From a personality whose peak time in Blur revolved around a giant public ego and spotlight-chewing confidence, Albarn has evolved into a secret composer and aural stage director of the highest order. If his Chinese opera Monkey (another terrific collaboration with Hewlett) suggested this metamorphosis was underway, Plastic Beach announces its completion with the best album he has made under any name since Blur's penultimate masterpiece, 13.
It's a record that bears the fruit of a decade spent schooling himself mostly in hiding—behind the cartoons of Gorillaz; within the "nameless" supergroup that made the album The Good, the Bad, and the Queen; buried under a world of archival music with his Honest Jon's label. For what are still very accessible tunes, Plastic Beach is stunningly multilingual and complex. Part of the fun is a guest list that manages to include Lou Reed, Mark E. Smith of The Fall, Paul Simonon, Mick Jones, De La Soul, Super Furry Animal Gruff Rhys, Bobby Womack, the Lebanese Orchestra for Oriental Arabic Music, and Swedish pop group Little Dragon (amongst still more), and the project makes perfect use of all of them. Whether mining Chinese scales, soul, krautrock, electro, psychedelia or hip hop for inspiration, Albarn shifts gears effortlessly. His choices—ones that in the past would betray themselves more obviously as detours—are now never for the sheer shock of something, but are instead always for the enriched interest of the song.

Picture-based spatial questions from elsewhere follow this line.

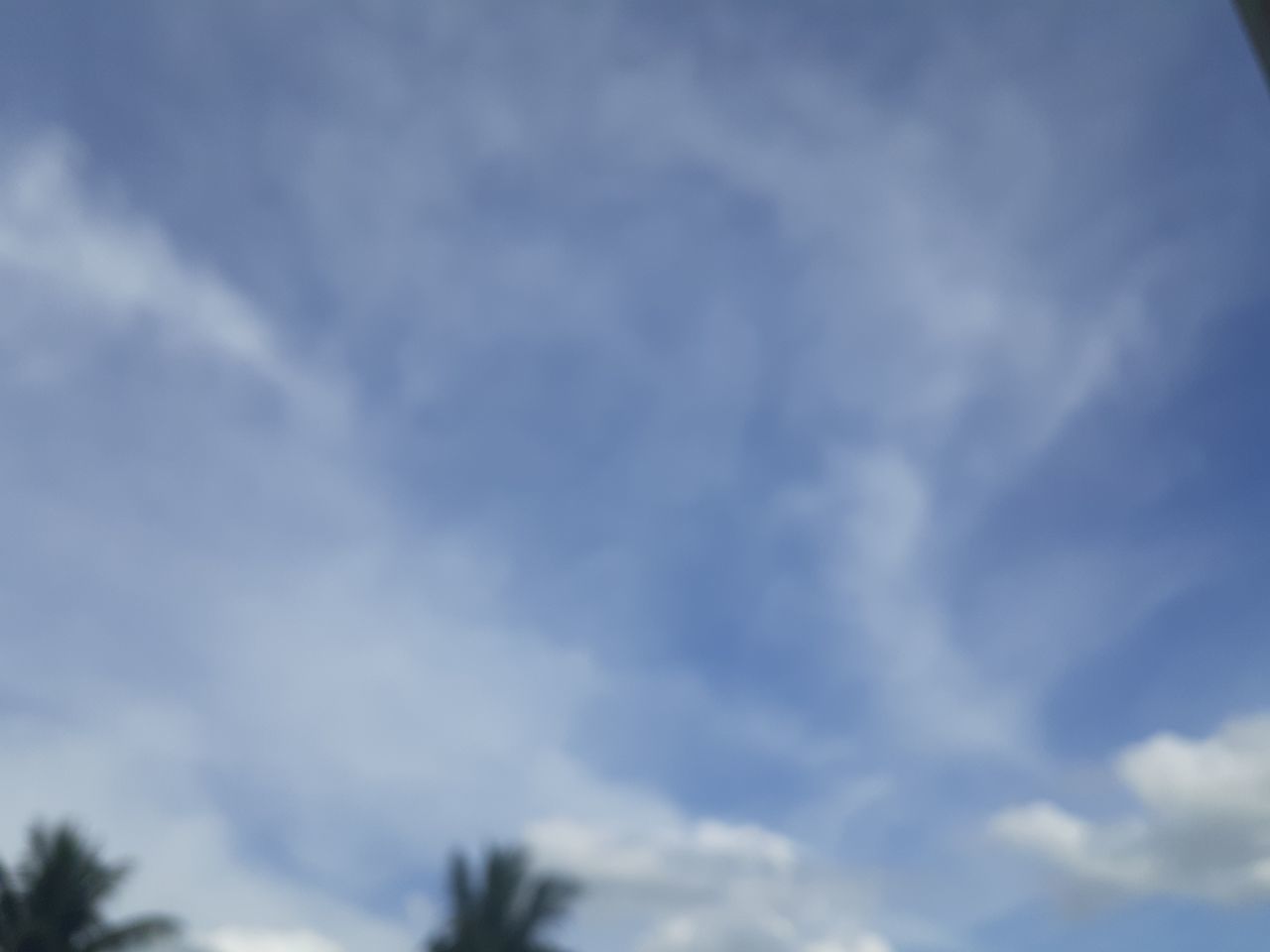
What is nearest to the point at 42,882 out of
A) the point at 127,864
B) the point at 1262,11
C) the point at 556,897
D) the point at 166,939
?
the point at 127,864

In a recent decade that has seen the indie elite embracing whole chunks of previously unacceptable genres and artists—Timberlake, Lady Gaga, neo-soul, Gwen Stefani, and so on—this record represents an important salvo from the other side to keep the dialogue balanced. A thoroughly uncompromising and esoteric adventure that can still worm its way on to the iPods of a generation for whom even Blur's ubiquitous arena anthem "Song 2" is an unknown quantity, Plastic Beach is one Trojan horse of a pop album.